** Opening Passage block **

The distinction between khauf and khashyiat finds expression in Baha’i writings:
In formulating the principles and laws a part hath been devoted to penalties which form an effective instrument for the security and protection of men. However, dread (khauf) of the penalties maketh people desist only outwardly from committing vile and contemptible deeds, while that which guardeth and restraineth man both outwardly and inwardly hath been and still is the fear of God (khashiyat Allah). It is man’s true protector and his spiritual guardian. It behoveth him to cleave tenaciously unto that which will lead to the appearance of this supreme bounty.

** Closing Passage block **
** Opening Source data block **

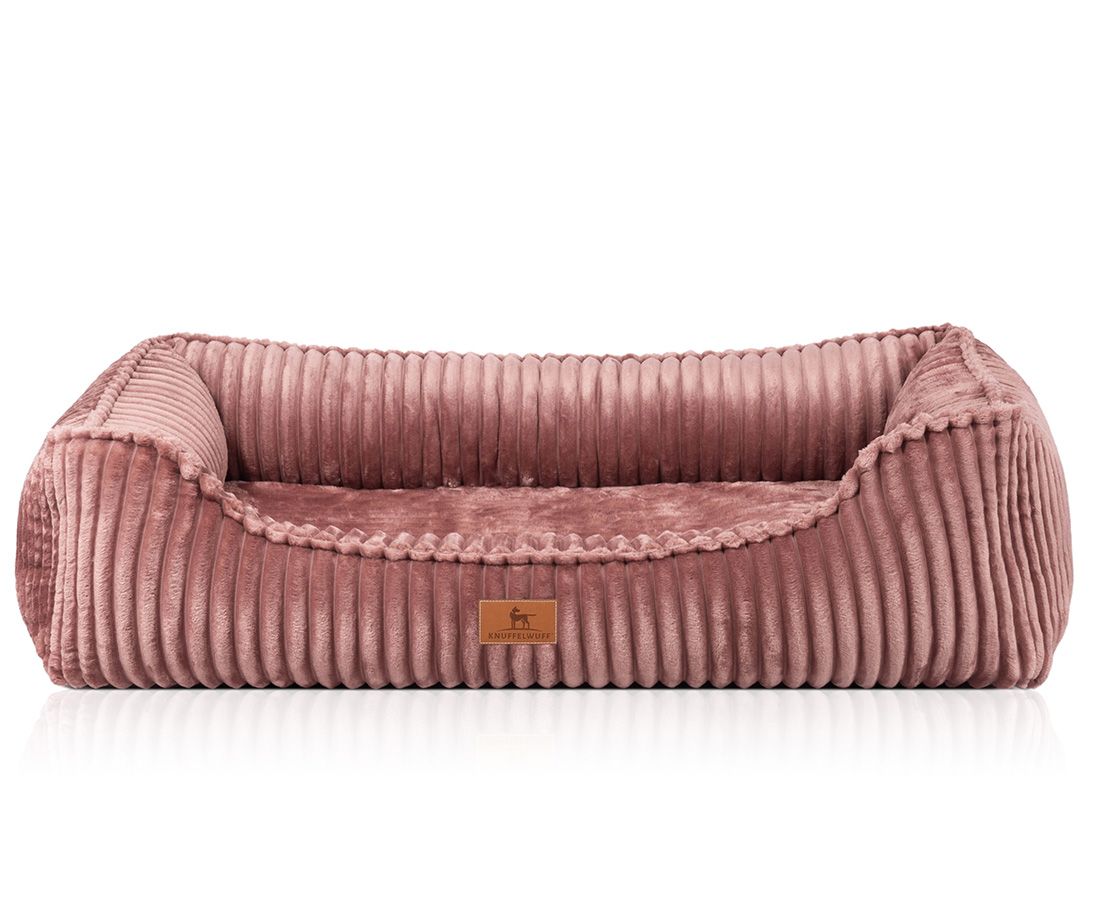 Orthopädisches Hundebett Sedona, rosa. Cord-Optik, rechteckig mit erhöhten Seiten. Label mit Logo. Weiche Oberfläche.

** Closing Source data block **
** Opening Source data block **

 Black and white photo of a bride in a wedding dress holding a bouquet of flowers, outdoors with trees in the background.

** Closing Source data block **

#### [Task instructions]
a. From the passage on khauf and khashyiat, list each role the fear of God is said to fill for man.
b. According to the passage on khauf and khashyiat, in what way does dread of penalties make people desist from vile and contemptible deeds?
c. Reproduce the passage on khauf and khashyiat between "The distinction between" and "this supreme bounty.", inclusive.

#### [Responses]
a.
- It guards and restrains man both outwardly and inwardly.
- It is man's true protector.
- It is his spiritual guardian.

b. Only outwardly.

c.
The distinction between khauf and khashyiat finds expression in Baha’i writings:
In formulating the principles and laws a part hath been devoted to penalties which form an effective instrument for the security and protection of men. However, dread (khauf) of the penalties maketh people desist only outwardly from committing vile and contemptible deeds, while that which guardeth and restraineth man both outwardly and inwardly hath been and still is the fear of God (khashiyat Allah). It is man’s true protector and his spiritual guardian. It behoveth him to cleave tenaciously unto that which will lead to the appearance of this supreme bounty.